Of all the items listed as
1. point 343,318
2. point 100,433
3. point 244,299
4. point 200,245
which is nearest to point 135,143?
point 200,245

■ ■ ■

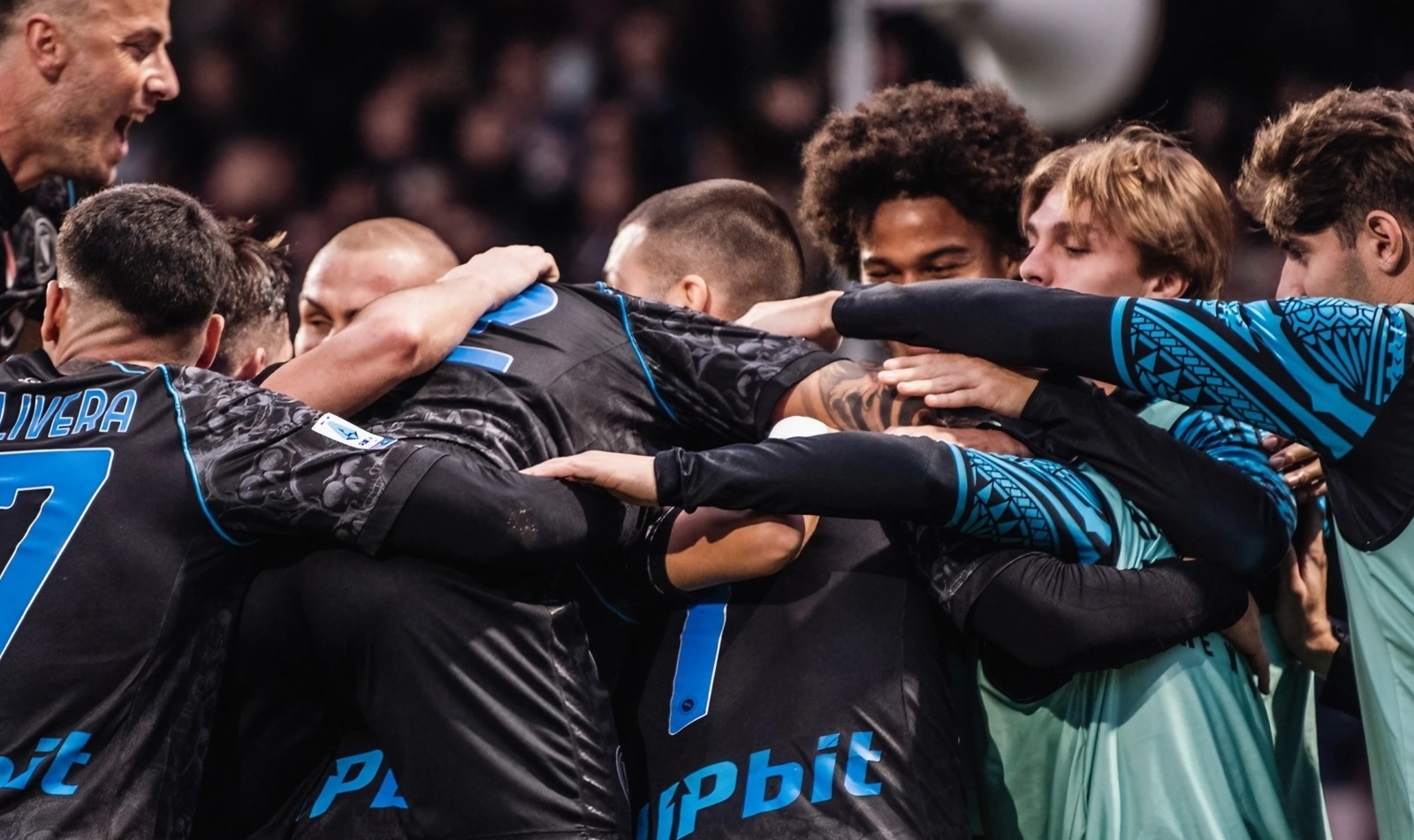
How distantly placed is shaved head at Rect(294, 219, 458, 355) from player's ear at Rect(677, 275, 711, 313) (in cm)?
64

■ ■ ■

§ **SHORT TASK**
Report each line of the material above that contains the string "point", treating uppercase and lowercase letters as different.

§ **TASK SOLUTION**
1. point 343,318
2. point 100,433
3. point 244,299
4. point 200,245
which is nearest to point 135,143?
point 200,245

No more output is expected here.